[Start]
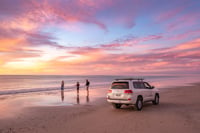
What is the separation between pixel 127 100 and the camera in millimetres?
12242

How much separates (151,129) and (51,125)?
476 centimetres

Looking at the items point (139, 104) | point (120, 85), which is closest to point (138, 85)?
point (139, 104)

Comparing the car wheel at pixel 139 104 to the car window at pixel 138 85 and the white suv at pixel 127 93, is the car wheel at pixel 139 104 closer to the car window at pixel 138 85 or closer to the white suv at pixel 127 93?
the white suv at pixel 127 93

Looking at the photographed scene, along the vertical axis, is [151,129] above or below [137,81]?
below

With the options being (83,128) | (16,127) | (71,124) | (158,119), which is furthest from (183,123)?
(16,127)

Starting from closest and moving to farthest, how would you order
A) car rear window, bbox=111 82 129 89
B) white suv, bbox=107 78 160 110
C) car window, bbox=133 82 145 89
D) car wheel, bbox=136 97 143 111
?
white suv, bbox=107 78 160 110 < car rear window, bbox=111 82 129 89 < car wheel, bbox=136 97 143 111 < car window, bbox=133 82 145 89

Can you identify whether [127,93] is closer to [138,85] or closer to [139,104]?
[End]
[Start]
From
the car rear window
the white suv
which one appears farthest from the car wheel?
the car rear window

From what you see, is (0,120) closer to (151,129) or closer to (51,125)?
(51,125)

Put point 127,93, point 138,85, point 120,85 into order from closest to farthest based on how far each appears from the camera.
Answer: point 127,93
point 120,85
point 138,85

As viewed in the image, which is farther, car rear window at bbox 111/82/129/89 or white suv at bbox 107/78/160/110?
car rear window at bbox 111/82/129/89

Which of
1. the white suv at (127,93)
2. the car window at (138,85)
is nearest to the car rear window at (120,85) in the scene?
[End]
[Start]
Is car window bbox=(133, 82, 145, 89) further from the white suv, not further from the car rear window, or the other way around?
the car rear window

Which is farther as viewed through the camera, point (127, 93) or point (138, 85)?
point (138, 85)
[End]
• _Problem to work on_
Find every line in the records above that contains the string "scene", and copy each of those lines in full. Case counts.

• _The result_
Looking at the photographed scene, along the vertical axis, is [151,129] above or below [137,81]?
is nearest to the car rear window at (120,85) in the scene?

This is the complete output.